→ **Série d'exercices**:
1: Recopiez fidèlement le passage de l'extrait sur la chute libre situé entre "La chute libre" et "pour la théoriser.", ces deux bornes incluses.
2: Relevez tous les verbes à l'infinitif qui figurent dans l'extrait sur la chute libre, chacun une seule fois.
3: Répondez brièvement à ces questions sur l'extrait sur la chute libre :
(a) De quelle année date la théorie de la gravitation d'Einstein ?
(b) Où s'arrête l'objet lancé verticalement ?
(c) Dans quel état se trouve un individu qui ne subit que la force de pesanteur ?

→ **Extrait choisi**:
════════

Pourtant, la simplicité de l’accélération ainsi obtenue masque de redoutables obstacles que ne manquent pas d’illustrer les élèves:

 « L’objet monte, et il ne subirait qu’une force vers le bas ??? »

 « L’objet lancé verticalement s’arrête au sommet de la trajectoire, mais son accélération y serait non nulle ??? »

La chute libre n’est donc, et de loin, pas le meilleur exemple pour illustrer la deuxième loi de Newton ! En effet, force et inertie y sont tout sauf intuitives (on ne sent pas la force de pesanteur: un individu qui ne subit que la force de pesanteur est en … apesanteur !). La difficulté est telle qu’il a fallu attendre Einstein et sa théorie de la gravitation (1915) pour la théoriser.

════════

→ **Jeu de données**:
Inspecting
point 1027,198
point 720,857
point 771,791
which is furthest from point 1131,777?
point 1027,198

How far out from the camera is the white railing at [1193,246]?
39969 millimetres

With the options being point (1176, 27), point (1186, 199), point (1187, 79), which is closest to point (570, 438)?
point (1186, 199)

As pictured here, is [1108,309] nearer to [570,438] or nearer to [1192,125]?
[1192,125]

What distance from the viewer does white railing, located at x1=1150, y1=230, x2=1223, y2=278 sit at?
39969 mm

════════

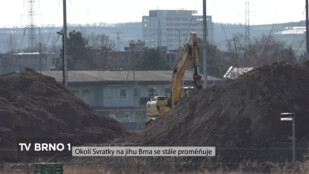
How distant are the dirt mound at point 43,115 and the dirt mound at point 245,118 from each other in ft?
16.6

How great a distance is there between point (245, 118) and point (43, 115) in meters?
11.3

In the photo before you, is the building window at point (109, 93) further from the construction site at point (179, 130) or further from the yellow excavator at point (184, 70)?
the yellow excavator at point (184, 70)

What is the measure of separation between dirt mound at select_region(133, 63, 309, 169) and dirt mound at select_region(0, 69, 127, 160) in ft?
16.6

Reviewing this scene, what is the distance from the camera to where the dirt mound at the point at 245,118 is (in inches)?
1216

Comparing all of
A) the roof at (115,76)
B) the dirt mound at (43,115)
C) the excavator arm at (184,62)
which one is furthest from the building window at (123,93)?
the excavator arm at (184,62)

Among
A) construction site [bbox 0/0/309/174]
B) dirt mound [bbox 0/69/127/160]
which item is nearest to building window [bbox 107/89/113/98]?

════════

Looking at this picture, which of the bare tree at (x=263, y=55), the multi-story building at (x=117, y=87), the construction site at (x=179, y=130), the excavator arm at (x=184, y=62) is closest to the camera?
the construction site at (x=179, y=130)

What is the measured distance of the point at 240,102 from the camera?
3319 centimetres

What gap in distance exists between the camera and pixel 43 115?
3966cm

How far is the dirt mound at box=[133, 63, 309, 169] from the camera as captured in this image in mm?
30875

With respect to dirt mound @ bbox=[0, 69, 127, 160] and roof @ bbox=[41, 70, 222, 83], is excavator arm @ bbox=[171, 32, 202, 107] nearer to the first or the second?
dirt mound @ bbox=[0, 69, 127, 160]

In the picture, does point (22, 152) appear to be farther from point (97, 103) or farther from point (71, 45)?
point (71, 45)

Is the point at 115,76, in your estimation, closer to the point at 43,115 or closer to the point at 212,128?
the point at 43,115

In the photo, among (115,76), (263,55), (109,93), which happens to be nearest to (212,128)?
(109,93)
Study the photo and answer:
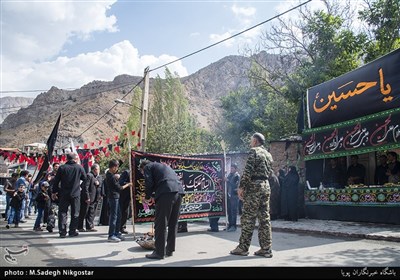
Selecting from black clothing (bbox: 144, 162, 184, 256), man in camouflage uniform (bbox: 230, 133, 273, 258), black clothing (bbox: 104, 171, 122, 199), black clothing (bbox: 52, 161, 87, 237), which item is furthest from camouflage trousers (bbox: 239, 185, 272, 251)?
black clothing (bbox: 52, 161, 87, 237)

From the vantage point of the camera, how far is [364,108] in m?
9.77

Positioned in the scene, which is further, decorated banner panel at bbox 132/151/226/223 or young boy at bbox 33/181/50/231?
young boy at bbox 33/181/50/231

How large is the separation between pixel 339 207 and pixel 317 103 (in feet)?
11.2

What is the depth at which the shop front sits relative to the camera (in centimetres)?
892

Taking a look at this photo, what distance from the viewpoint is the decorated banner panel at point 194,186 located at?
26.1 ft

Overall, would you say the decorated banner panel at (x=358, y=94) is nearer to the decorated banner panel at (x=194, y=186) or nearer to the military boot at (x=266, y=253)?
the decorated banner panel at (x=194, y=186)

════════

→ **Réponses finales**:
1:
La chute libre n’est donc, et de loin, pas le meilleur exemple pour illustrer la deuxième loi de Newton ! En effet, force et inertie y sont tout sauf intuitives (on ne sent pas la force de pesanteur: un individu qui ne subit que la force de pesanteur est en … apesanteur !). La difficulté est telle qu’il a fallu attendre Einstein et sa théorie de la gravitation (1915) pour la théoriser.

2: illustrer, attendre, théoriser

3:
(a) 1915
(b) Au sommet de la trajectoire.
(c) En apesanteur.